(Stored data)
━━━━━━━━
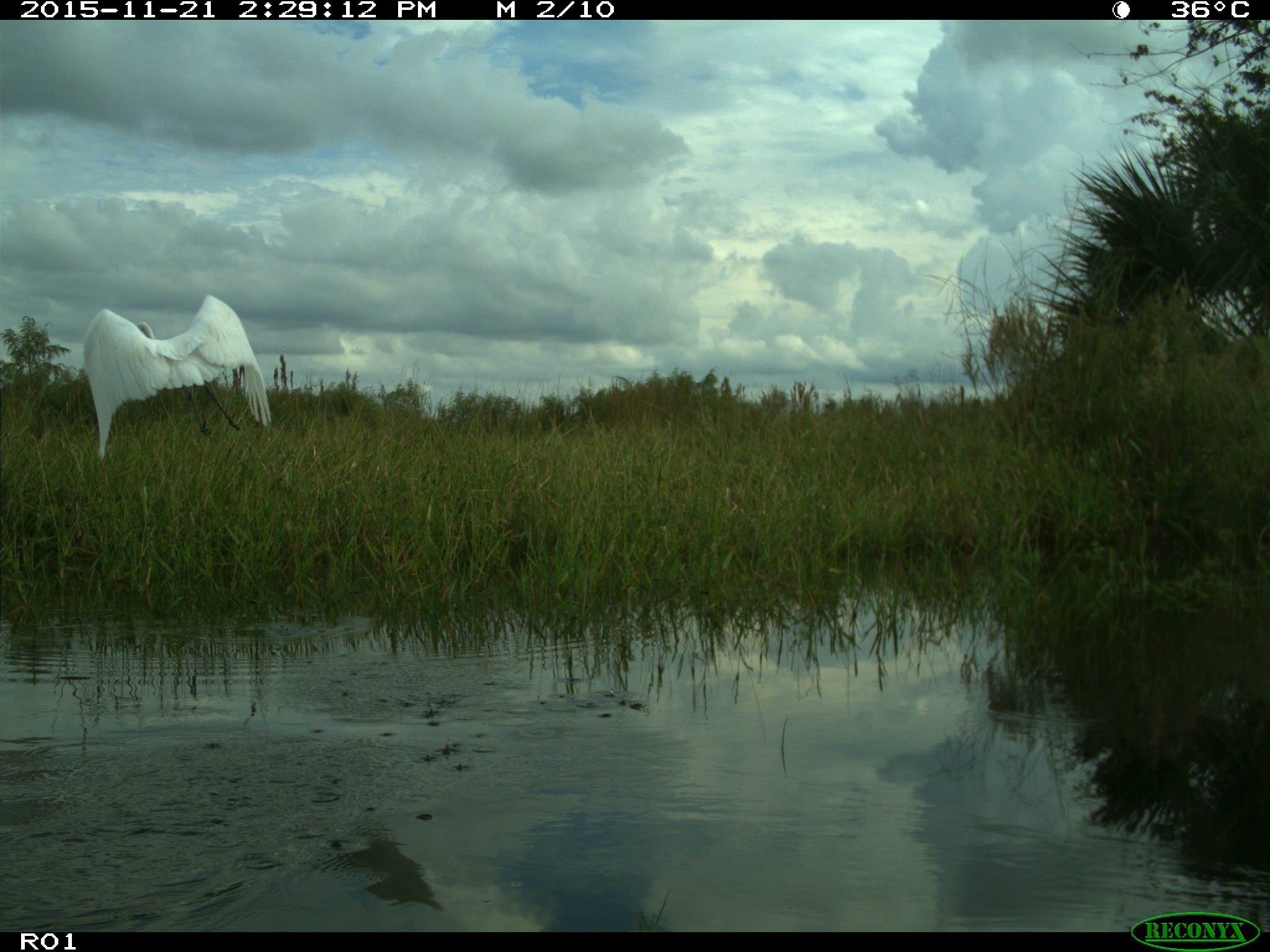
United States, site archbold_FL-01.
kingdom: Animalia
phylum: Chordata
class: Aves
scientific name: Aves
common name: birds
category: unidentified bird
━━━━━━━━
WORK TO BE COMPLETED =>
Taking each record in turn, retype it exactly and drop any picture.

THE COMPLETED TASK =>
United States, site archbold_FL-01.
kingdom: Animalia
phylum: Chordata
class: Aves
scientific name: Aves
common name: birds
category: unidentified bird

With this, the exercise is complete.